EXERCISE OBJECTIVE: The entries below hold a line with "common name: blue wildebeest" and a line with "common name: southern red muntjac". Return those lines and all that lie between them, exactly and only.

Collected data entries:
___
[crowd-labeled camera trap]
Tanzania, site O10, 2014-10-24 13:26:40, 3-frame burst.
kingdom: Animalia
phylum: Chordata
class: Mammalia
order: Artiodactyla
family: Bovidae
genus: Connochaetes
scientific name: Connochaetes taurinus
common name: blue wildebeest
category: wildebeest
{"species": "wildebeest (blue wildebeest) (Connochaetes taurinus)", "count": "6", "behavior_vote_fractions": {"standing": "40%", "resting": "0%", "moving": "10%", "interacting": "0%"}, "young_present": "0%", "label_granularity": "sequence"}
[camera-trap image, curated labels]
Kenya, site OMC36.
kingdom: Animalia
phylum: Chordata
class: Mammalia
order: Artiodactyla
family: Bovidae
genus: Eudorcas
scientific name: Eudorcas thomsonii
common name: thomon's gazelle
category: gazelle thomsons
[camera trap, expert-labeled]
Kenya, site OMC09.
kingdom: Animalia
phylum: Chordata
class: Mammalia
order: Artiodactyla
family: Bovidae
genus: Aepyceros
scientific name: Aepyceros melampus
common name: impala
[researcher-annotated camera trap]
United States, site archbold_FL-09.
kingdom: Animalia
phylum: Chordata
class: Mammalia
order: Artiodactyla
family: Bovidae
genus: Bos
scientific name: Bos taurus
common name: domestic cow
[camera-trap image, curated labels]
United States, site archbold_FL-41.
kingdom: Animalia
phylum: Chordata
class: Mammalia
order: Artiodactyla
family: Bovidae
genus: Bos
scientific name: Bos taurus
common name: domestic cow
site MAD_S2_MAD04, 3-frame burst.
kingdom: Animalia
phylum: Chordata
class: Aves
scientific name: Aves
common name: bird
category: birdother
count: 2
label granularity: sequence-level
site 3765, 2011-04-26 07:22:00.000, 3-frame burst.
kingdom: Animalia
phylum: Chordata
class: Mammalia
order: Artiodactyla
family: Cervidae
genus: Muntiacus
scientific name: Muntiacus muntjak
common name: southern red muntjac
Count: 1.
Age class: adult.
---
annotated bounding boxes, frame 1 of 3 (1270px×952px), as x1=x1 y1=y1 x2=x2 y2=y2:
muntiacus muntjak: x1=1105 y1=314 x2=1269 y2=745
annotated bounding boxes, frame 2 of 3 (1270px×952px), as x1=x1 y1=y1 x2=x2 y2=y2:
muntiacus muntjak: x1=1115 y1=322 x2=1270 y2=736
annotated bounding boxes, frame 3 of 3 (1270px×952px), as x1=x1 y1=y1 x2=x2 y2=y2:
___
ANSWER BELOW:
common name: blue wildebeest
category: wildebeest
{"species": "wildebeest (blue wildebeest) (Connochaetes taurinus)", "count": "6", "behavior_vote_fractions": {"standing": "40%", "resting": "0%", "moving": "10%", "interacting": "0%"}, "young_present": "0%", "label_granularity": "sequence"}
[camera-trap image, curated labels]
Kenya, site OMC36.
kingdom: Animalia
phylum: Chordata
class: Mammalia
order: Artiodactyla
family: Bovidae
genus: Eudorcas
scientific name: Eudorcas thomsonii
common name: thomon's gazelle
category: gazelle thomsons
[camera trap, expert-labeled]
Kenya, site OMC09.
kingdom: Animalia
phylum: Chordata
class: Mammalia
order: Artiodactyla
family: Bovidae
genus: Aepyceros
scientific name: Aepyceros melampus
common name: impala
[researcher-annotated camera trap]
United States, site archbold_FL-09.
kingdom: Animalia
phylum: Chordata
class: Mammalia
order: Artiodactyla
family: Bovidae
genus: Bos
scientific name: Bos taurus
common name: domestic cow
[camera-trap image, curated labels]
United States, site archbold_FL-41.
kingdom: Animalia
phylum: Chordata
class: Mammalia
order: Artiodactyla
family: Bovidae
genus: Bos
scientific name: Bos taurus
common name: domestic cow
site MAD_S2_MAD04, 3-frame burst.
kingdom: Animalia
phylum: Chordata
class: Aves
scientific name: Aves
common name: bird
category: birdother
count: 2
label granularity: sequence-level
site 3765, 2011-04-26 07:22:00.000, 3-frame burst.
kingdom: Animalia
phylum: Chordata
class: Mammalia
order: Artiodactyla
family: Cervidae
genus: Muntiacus
scientific name: Muntiacus muntjak
common name: southern red muntjac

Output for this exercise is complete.